Saved entries
-------

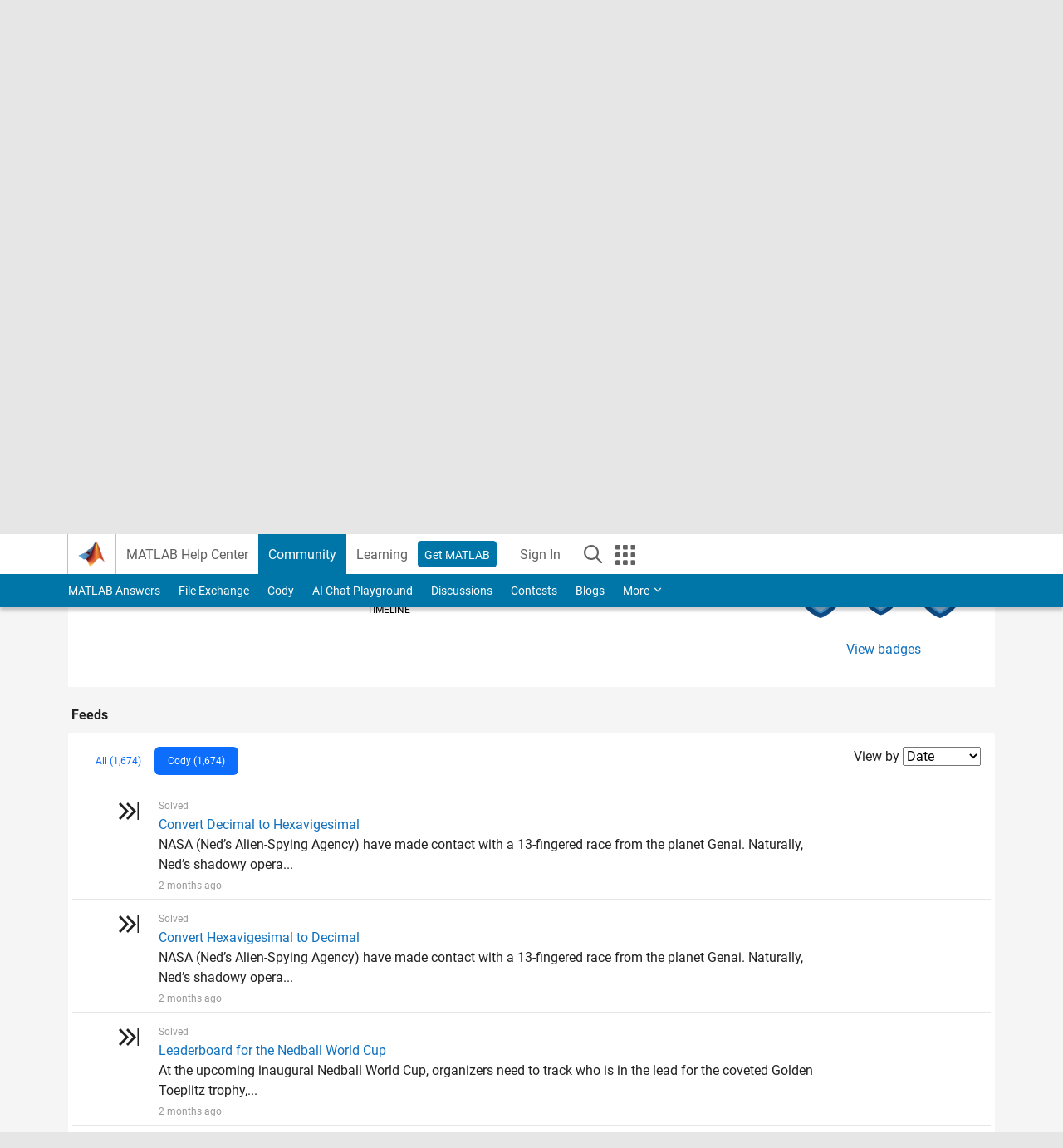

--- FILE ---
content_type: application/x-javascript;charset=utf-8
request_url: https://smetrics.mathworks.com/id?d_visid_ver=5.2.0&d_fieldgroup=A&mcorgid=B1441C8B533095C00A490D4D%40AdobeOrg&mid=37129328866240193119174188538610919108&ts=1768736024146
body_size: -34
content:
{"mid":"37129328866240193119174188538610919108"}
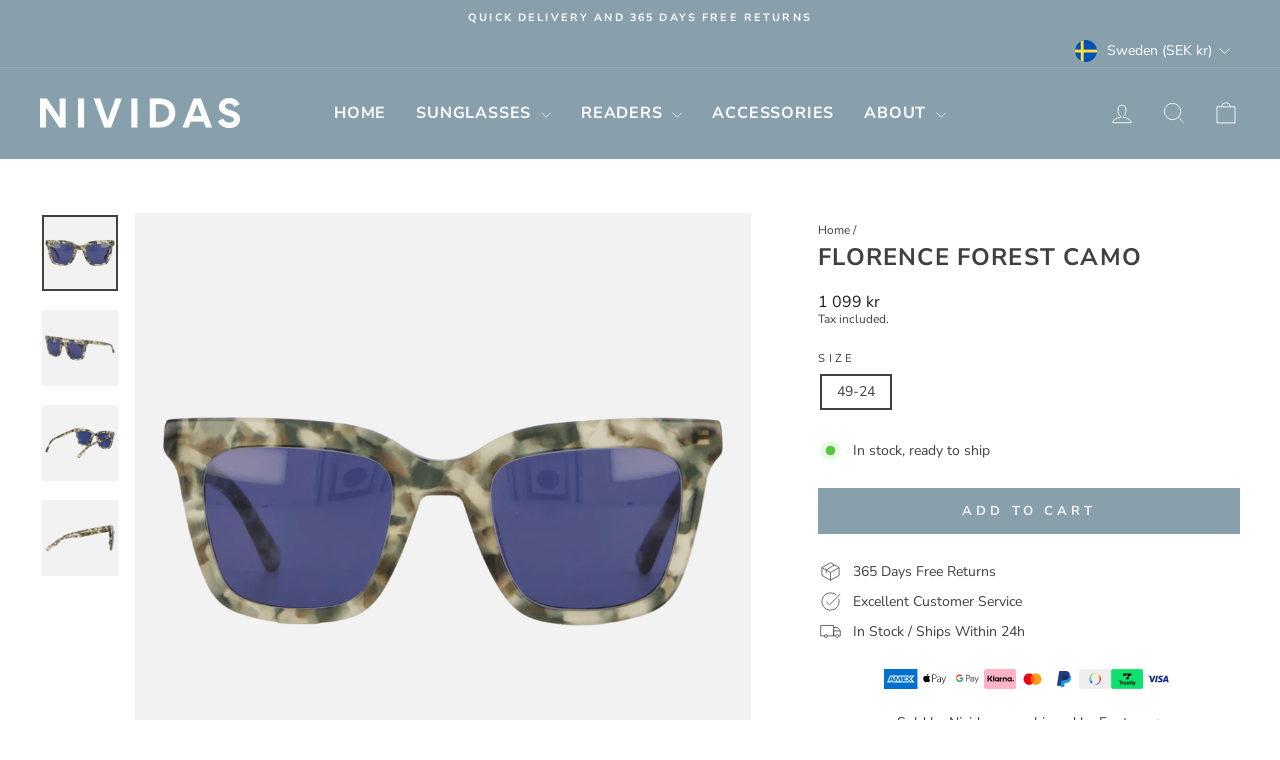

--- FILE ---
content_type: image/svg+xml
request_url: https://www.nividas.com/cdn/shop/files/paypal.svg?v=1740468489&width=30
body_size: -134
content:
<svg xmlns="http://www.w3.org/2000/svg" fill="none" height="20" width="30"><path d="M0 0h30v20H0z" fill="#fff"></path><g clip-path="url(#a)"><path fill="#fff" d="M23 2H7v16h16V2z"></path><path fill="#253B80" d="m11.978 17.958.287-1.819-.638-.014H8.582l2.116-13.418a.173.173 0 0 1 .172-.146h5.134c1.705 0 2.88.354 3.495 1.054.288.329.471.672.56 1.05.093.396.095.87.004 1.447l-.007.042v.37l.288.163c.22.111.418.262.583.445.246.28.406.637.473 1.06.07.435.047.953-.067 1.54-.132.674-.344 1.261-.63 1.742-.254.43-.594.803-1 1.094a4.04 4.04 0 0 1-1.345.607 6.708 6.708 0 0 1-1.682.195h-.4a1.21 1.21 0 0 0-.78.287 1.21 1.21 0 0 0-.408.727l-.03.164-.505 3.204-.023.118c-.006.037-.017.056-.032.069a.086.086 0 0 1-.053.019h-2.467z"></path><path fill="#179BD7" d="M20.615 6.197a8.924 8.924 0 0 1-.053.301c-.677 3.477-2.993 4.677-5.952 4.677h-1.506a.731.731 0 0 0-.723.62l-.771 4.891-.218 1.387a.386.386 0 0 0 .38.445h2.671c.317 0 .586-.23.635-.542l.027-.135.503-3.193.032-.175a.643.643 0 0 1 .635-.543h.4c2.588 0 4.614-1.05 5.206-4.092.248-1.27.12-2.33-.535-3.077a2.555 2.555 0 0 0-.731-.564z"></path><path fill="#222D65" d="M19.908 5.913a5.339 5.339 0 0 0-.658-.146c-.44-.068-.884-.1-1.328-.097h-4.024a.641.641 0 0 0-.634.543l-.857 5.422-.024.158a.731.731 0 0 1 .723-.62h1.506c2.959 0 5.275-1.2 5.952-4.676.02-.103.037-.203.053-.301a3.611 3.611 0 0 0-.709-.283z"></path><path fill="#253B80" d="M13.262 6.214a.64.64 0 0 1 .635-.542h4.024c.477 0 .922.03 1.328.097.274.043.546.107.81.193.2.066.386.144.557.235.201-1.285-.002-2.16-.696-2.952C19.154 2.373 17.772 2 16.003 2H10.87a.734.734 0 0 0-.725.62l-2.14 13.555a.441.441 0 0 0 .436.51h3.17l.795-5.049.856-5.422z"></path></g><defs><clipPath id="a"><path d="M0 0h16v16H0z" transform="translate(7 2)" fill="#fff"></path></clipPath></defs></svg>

-------

## [About this exercise]
Because only the text is wanted, copy each record above precisely and omit its pictures.

## [Written response]
--- FILE ---
content_type: application/x-javascript;charset=utf-8
request_url: https://smetrics.mathworks.com/id?d_visid_ver=5.2.0&d_fieldgroup=A&mcorgid=B1441C8B533095C00A490D4D%40AdobeOrg&mid=37129328866240193119174188538610919108&ts=1768736024146
body_size: -34
content:
{"mid":"37129328866240193119174188538610919108"}

--- FILE ---
content_type: image/svg+xml
request_url: https://www.nividas.com/cdn/shop/files/paypal.svg?v=1740468489&width=30
body_size: -134
content:
<svg xmlns="http://www.w3.org/2000/svg" fill="none" height="20" width="30"><path d="M0 0h30v20H0z" fill="#fff"></path><g clip-path="url(#a)"><path fill="#fff" d="M23 2H7v16h16V2z"></path><path fill="#253B80" d="m11.978 17.958.287-1.819-.638-.014H8.582l2.116-13.418a.173.173 0 0 1 .172-.146h5.134c1.705 0 2.88.354 3.495 1.054.288.329.471.672.56 1.05.093.396.095.87.004 1.447l-.007.042v.37l.288.163c.22.111.418.262.583.445.246.28.406.637.473 1.06.07.435.047.953-.067 1.54-.132.674-.344 1.261-.63 1.742-.254.43-.594.803-1 1.094a4.04 4.04 0 0 1-1.345.607 6.708 6.708 0 0 1-1.682.195h-.4a1.21 1.21 0 0 0-.78.287 1.21 1.21 0 0 0-.408.727l-.03.164-.505 3.204-.023.118c-.006.037-.017.056-.032.069a.086.086 0 0 1-.053.019h-2.467z"></path><path fill="#179BD7" d="M20.615 6.197a8.924 8.924 0 0 1-.053.301c-.677 3.477-2.993 4.677-5.952 4.677h-1.506a.731.731 0 0 0-.723.62l-.771 4.891-.218 1.387a.386.386 0 0 0 .38.445h2.671c.317 0 .586-.23.635-.542l.027-.135.503-3.193.032-.175a.643.643 0 0 1 .635-.543h.4c2.588 0 4.614-1.05 5.206-4.092.248-1.27.12-2.33-.535-3.077a2.555 2.555 0 0 0-.731-.564z"></path><path fill="#222D65" d="M19.908 5.913a5.339 5.339 0 0 0-.658-.146c-.44-.068-.884-.1-1.328-.097h-4.024a.641.641 0 0 0-.634.543l-.857 5.422-.024.158a.731.731 0 0 1 .723-.62h1.506c2.959 0 5.275-1.2 5.952-4.676.02-.103.037-.203.053-.301a3.611 3.611 0 0 0-.709-.283z"></path><path fill="#253B80" d="M13.262 6.214a.64.64 0 0 1 .635-.542h4.024c.477 0 .922.03 1.328.097.274.043.546.107.81.193.2.066.386.144.557.235.201-1.285-.002-2.16-.696-2.952C19.154 2.373 17.772 2 16.003 2H10.87a.734.734 0 0 0-.725.62l-2.14 13.555a.441.441 0 0 0 .436.51h3.17l.795-5.049.856-5.422z"></path></g><defs><clipPath id="a"><path d="M0 0h16v16H0z" transform="translate(7 2)" fill="#fff"></path></clipPath></defs></svg>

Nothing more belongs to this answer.